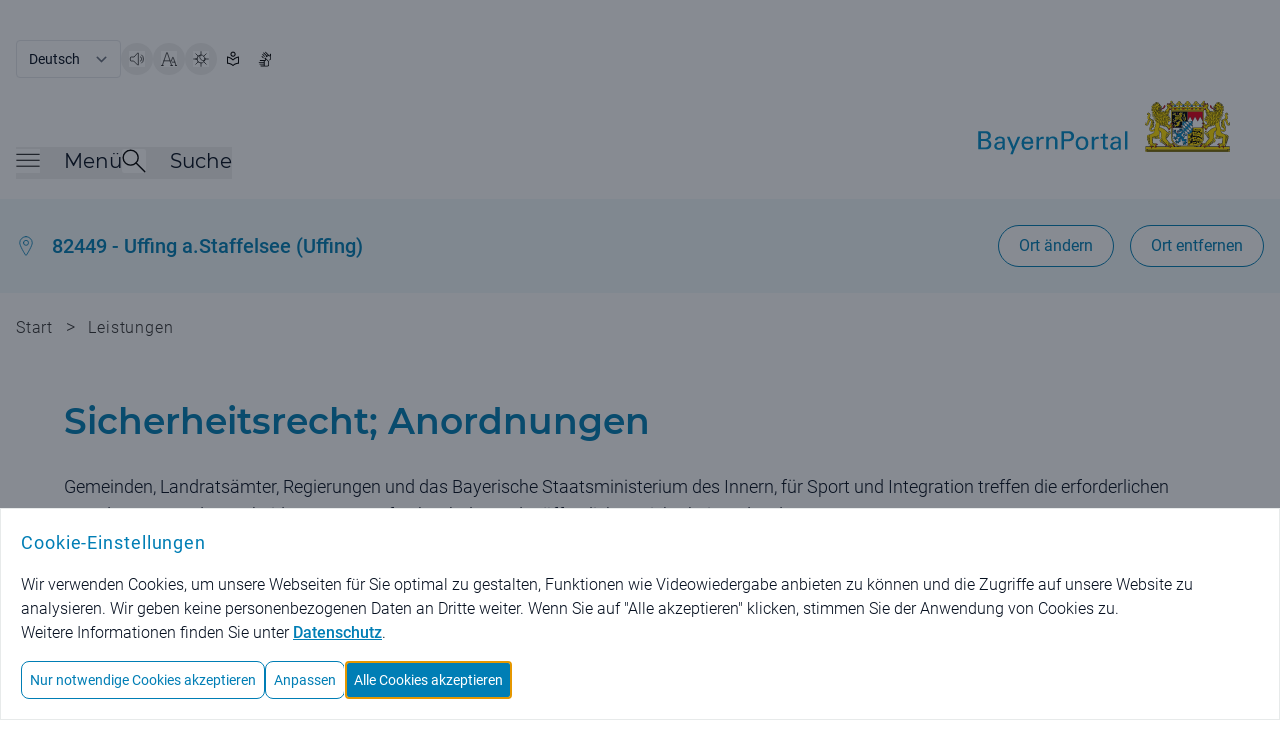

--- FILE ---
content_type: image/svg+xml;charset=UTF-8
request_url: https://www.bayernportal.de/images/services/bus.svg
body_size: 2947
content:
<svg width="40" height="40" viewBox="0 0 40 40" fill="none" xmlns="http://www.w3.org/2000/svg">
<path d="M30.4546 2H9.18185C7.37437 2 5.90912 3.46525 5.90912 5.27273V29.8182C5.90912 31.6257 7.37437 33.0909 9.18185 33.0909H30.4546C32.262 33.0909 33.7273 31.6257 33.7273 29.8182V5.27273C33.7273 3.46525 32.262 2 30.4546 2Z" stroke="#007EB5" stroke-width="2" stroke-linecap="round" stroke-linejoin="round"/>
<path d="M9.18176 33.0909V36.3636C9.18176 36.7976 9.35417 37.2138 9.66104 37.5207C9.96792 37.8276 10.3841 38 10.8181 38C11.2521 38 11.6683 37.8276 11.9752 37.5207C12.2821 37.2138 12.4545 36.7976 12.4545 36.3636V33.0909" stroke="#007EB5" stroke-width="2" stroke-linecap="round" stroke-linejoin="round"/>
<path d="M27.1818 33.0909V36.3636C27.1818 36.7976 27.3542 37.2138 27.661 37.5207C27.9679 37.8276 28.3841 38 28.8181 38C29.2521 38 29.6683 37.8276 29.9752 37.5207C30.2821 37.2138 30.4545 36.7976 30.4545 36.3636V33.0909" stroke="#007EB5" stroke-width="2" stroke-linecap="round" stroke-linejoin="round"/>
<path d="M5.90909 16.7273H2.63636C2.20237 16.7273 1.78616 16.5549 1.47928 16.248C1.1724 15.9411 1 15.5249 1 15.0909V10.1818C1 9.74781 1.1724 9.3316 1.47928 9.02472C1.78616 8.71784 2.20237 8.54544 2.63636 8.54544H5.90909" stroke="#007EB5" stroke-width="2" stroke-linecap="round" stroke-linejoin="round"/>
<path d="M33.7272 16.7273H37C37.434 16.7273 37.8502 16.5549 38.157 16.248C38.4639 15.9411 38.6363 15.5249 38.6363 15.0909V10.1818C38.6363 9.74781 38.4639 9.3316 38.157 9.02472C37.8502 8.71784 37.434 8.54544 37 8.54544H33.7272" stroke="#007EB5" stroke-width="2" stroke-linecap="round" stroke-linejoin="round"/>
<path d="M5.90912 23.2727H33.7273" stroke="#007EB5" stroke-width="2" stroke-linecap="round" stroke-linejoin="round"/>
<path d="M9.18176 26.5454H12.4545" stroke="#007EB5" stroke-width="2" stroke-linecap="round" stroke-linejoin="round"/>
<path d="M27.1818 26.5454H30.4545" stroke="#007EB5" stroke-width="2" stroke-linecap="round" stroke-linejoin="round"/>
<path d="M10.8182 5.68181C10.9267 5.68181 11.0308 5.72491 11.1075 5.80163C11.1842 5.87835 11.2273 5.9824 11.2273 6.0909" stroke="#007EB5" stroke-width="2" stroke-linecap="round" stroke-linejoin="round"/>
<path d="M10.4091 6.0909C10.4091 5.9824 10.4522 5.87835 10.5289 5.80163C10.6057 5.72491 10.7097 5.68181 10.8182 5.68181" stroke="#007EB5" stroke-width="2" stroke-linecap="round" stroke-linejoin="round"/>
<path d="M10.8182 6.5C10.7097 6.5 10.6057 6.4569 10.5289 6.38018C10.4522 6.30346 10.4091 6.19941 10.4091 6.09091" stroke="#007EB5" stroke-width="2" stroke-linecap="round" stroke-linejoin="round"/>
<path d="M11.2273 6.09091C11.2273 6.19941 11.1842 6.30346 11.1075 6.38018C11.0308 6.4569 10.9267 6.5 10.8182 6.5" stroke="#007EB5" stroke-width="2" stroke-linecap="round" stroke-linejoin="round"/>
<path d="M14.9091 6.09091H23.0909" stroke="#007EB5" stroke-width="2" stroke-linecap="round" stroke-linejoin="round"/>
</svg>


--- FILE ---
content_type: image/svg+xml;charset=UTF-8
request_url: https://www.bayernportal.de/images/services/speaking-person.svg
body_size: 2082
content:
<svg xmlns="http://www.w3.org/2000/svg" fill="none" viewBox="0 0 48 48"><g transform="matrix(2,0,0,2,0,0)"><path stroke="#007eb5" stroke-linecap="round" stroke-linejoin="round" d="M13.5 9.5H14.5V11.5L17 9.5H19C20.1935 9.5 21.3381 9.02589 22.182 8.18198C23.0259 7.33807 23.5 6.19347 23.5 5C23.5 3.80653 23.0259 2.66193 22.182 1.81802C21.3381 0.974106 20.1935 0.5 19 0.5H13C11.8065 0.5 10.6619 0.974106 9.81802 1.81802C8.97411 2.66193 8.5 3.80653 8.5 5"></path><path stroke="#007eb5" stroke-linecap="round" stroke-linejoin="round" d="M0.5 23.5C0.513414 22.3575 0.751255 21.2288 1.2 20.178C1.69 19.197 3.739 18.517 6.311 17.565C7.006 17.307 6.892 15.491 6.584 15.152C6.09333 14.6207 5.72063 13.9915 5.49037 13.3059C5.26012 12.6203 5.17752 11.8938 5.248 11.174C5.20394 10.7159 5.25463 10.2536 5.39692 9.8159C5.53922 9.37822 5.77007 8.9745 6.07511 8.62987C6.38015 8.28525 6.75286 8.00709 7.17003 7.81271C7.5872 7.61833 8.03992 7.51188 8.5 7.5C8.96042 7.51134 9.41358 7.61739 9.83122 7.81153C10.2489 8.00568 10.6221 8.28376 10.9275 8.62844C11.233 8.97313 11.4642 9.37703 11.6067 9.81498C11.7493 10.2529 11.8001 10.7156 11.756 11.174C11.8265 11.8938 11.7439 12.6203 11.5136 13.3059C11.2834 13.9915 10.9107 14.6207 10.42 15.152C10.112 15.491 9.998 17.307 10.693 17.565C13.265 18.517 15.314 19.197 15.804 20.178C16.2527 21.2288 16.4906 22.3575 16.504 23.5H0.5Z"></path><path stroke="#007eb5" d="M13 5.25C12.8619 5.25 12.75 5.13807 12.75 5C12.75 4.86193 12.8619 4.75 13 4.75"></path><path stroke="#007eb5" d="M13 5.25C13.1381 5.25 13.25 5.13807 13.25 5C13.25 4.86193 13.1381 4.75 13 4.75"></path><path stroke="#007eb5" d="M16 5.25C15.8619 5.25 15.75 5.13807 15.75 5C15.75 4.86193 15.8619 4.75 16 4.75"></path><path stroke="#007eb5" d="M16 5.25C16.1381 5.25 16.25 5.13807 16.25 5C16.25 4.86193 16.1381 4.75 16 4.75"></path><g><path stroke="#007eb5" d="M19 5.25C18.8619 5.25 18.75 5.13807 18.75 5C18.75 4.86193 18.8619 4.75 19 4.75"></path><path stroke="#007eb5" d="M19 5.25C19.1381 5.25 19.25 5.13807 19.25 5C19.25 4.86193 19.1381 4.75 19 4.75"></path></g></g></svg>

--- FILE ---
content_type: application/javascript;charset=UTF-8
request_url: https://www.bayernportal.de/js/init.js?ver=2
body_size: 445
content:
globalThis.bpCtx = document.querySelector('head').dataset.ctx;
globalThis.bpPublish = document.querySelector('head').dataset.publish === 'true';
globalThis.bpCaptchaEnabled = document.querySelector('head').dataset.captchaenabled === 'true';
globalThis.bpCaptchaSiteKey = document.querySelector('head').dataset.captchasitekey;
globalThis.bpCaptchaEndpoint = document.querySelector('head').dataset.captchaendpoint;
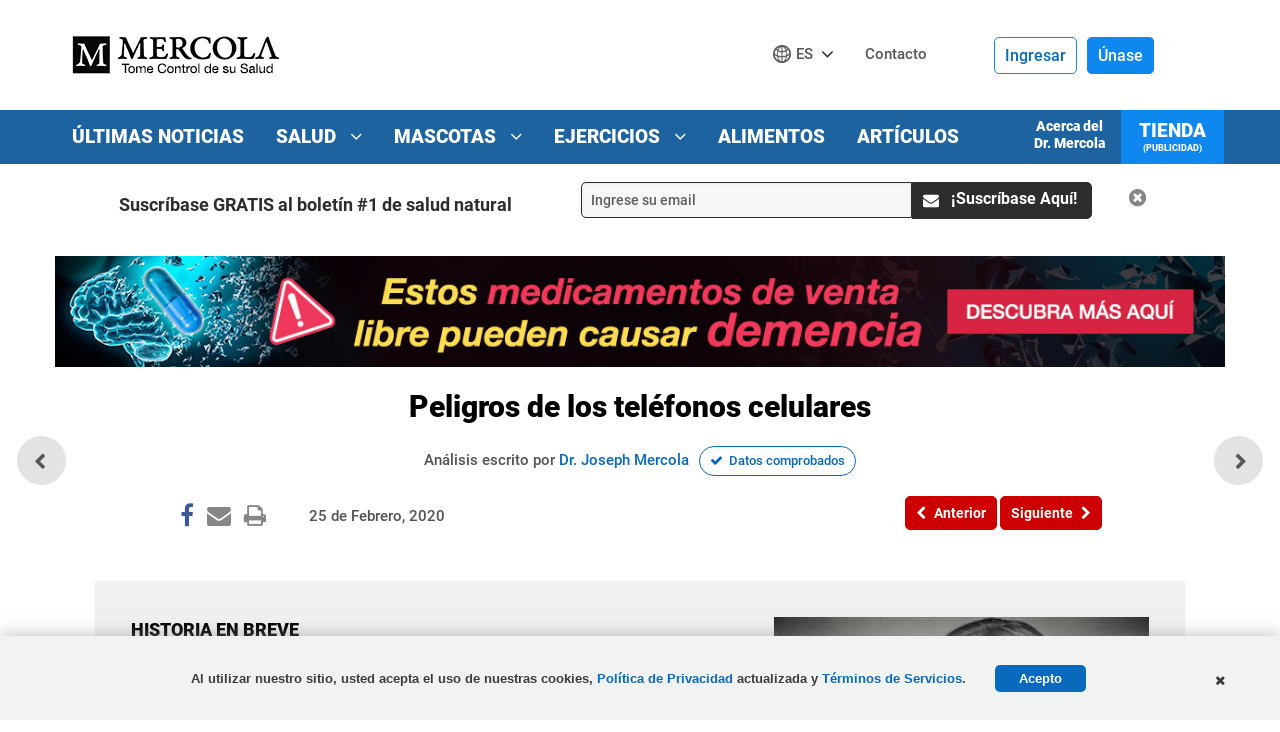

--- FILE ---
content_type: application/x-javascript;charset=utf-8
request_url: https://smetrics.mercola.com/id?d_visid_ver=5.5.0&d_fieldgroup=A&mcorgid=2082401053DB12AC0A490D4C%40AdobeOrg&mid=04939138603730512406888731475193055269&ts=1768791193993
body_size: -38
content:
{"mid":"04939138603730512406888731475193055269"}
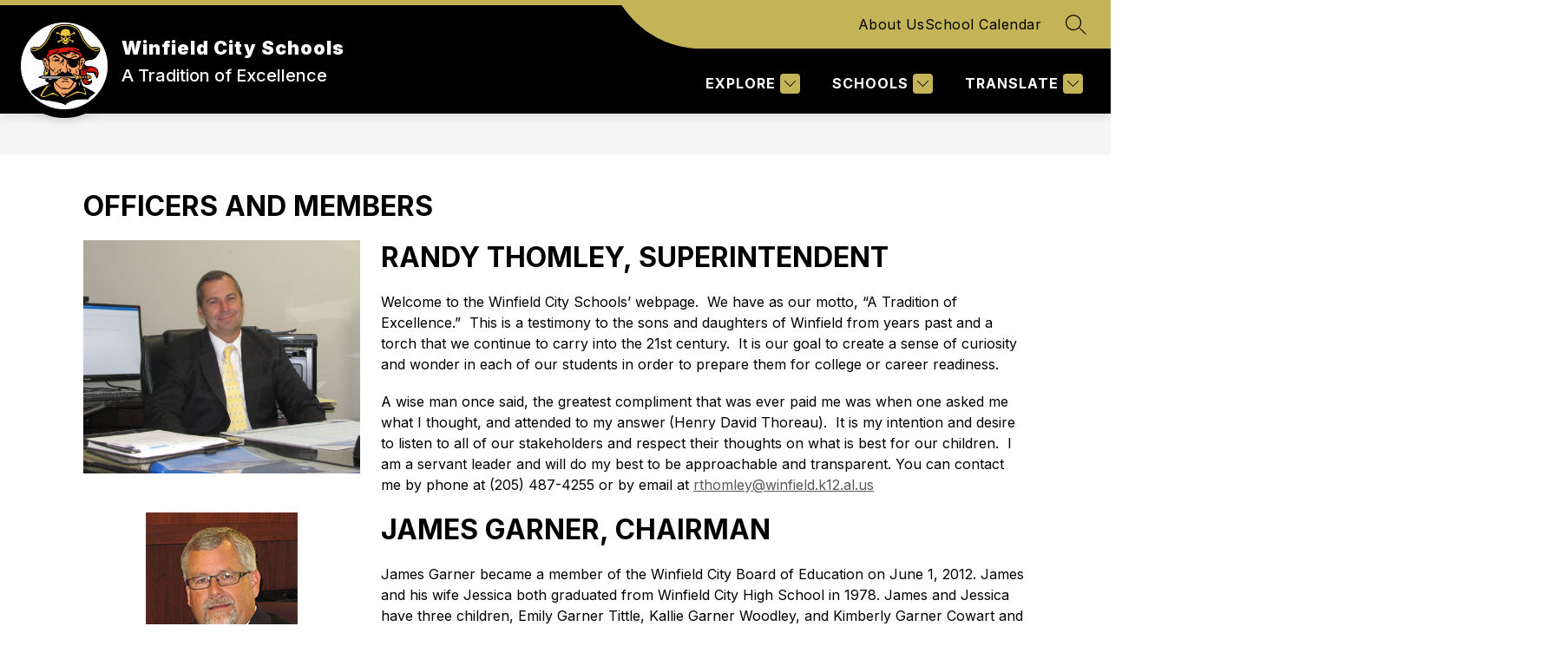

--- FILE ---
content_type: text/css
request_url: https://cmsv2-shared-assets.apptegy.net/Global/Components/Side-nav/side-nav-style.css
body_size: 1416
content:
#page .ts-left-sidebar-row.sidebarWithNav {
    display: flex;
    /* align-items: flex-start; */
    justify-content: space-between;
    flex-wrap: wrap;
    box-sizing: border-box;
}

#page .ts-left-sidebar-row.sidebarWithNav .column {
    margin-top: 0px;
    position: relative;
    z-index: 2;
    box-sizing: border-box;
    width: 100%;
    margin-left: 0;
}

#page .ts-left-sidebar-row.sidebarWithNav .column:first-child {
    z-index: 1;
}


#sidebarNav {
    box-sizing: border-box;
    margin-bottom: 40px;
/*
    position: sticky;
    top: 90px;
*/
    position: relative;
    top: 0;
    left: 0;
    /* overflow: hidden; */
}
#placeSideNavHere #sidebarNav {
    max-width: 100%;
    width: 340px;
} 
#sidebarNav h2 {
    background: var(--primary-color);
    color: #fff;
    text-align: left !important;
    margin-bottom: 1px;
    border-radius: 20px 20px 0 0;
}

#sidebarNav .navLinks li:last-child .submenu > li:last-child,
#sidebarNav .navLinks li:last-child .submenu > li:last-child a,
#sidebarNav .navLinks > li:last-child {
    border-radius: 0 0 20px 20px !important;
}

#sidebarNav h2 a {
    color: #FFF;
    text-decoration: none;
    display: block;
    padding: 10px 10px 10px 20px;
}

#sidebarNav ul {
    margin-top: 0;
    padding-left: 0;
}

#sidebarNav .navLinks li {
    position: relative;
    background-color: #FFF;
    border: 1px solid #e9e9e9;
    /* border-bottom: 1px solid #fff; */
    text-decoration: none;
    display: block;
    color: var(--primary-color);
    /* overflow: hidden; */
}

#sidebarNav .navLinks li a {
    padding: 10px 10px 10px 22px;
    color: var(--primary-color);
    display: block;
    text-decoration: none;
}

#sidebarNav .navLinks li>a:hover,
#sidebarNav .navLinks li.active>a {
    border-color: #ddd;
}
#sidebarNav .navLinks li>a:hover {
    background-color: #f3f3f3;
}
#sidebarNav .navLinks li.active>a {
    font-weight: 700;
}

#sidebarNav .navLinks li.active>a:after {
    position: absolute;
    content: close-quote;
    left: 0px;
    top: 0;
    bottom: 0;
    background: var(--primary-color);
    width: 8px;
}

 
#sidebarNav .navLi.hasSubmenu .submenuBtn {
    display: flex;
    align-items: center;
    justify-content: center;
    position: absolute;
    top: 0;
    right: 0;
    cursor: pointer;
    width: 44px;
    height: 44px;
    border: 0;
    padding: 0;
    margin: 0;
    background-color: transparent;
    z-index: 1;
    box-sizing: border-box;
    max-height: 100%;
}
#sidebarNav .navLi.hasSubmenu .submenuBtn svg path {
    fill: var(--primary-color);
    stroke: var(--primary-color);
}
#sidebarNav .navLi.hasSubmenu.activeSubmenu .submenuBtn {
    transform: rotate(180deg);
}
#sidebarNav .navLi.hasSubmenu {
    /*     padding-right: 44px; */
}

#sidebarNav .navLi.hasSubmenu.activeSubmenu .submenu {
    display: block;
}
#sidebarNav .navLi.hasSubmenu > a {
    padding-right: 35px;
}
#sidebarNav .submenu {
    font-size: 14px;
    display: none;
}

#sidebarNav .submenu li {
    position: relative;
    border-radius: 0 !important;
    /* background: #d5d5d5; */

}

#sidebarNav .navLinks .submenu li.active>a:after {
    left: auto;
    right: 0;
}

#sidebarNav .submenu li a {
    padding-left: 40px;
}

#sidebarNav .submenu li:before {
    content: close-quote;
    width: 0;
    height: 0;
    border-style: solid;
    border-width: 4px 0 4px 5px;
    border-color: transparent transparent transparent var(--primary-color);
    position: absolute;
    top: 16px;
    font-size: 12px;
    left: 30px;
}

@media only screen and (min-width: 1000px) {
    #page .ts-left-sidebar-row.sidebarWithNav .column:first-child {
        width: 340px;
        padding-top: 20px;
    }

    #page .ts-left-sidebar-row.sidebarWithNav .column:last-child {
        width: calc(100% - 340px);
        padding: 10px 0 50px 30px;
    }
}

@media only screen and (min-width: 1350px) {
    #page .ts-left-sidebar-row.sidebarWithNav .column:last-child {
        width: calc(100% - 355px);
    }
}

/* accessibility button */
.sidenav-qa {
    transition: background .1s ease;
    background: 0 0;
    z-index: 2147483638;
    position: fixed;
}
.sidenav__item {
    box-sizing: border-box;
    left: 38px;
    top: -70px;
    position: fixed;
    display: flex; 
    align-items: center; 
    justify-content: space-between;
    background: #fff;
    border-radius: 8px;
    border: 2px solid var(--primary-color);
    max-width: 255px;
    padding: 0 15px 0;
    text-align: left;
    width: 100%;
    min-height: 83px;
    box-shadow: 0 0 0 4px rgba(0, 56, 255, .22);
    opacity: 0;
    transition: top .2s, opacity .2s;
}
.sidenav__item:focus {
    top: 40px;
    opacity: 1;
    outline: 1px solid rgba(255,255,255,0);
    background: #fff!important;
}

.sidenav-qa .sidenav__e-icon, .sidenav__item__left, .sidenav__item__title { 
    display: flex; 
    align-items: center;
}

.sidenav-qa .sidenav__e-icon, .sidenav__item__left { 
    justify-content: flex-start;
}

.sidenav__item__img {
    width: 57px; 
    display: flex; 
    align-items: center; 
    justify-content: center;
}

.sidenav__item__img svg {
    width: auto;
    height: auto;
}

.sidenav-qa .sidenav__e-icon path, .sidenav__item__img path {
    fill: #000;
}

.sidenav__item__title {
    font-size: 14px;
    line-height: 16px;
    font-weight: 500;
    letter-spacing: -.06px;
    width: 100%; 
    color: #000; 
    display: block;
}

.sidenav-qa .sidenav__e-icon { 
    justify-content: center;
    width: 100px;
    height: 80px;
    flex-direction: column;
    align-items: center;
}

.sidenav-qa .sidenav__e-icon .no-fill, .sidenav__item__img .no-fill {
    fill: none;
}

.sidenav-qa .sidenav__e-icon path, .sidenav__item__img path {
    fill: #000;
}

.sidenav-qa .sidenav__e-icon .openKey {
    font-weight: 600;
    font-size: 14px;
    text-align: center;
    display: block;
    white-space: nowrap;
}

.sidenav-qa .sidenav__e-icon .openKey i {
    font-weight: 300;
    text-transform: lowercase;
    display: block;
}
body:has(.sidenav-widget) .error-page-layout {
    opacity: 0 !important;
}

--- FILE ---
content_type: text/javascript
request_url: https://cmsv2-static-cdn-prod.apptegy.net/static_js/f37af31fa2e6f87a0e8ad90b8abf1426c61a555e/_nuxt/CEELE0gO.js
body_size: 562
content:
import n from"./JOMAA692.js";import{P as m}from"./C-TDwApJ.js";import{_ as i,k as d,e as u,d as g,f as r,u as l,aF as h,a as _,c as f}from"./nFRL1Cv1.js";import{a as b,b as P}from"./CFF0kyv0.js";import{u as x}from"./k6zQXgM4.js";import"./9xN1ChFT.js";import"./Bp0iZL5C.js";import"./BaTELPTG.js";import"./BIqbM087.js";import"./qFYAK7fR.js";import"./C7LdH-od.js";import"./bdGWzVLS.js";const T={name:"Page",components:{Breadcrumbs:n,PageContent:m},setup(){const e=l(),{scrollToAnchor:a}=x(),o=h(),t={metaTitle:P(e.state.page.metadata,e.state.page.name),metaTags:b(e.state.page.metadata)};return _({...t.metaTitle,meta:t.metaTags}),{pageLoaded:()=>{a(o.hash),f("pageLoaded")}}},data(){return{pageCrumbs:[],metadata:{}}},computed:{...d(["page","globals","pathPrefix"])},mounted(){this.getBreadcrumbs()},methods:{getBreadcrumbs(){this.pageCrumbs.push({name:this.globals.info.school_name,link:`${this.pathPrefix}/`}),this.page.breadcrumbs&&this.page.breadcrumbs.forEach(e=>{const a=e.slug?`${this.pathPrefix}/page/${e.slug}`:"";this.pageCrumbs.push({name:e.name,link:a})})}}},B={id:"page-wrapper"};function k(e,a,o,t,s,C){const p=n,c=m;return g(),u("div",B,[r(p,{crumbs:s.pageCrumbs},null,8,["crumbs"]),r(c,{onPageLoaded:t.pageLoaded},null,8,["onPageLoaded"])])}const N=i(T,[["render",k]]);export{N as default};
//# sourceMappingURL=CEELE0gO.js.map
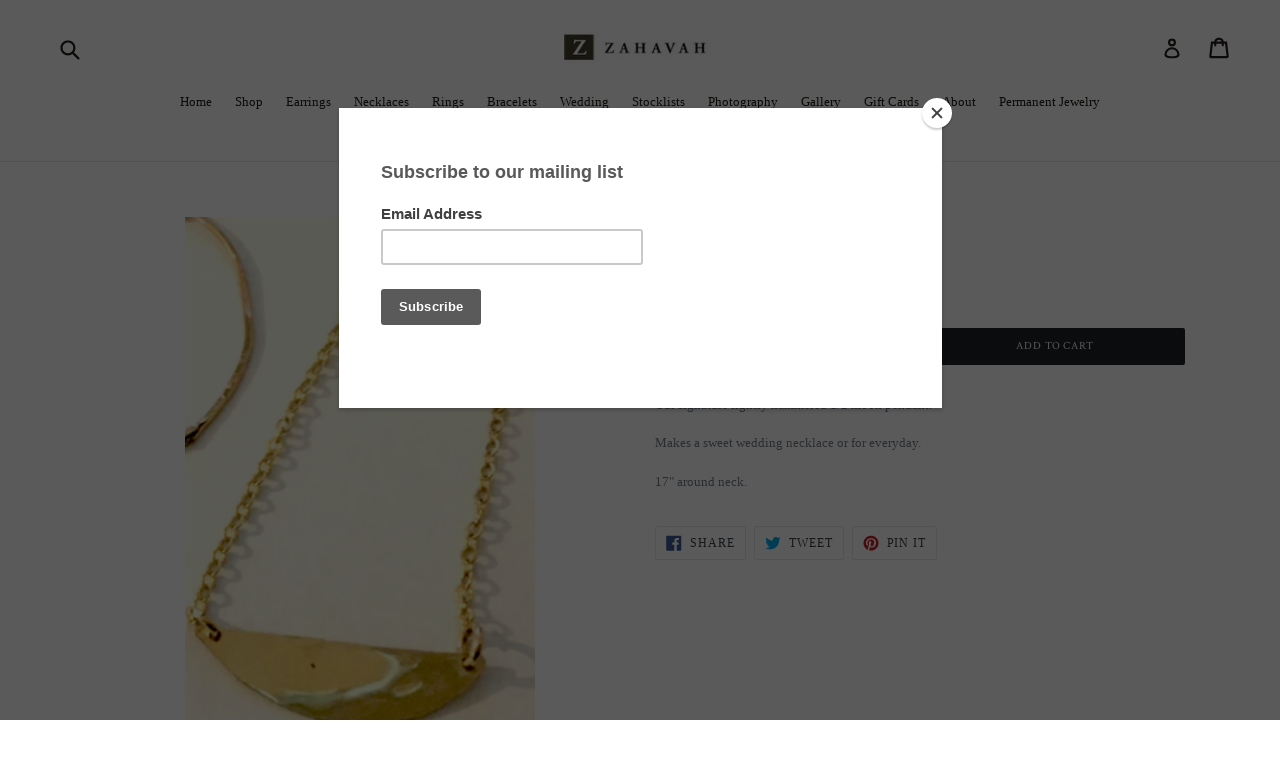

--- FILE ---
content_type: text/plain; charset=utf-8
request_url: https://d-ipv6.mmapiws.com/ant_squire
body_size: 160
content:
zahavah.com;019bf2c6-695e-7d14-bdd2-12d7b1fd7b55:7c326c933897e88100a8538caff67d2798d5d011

▬▬▬▬▬▬

Required work: Which of the lines above carry the string "images"? Pick them out and copy them.

Answer space:
request_url: https://www.bayernportal.de/images/services/bus.svg
request_url: https://www.bayernportal.de/images/services/speaking-person.svg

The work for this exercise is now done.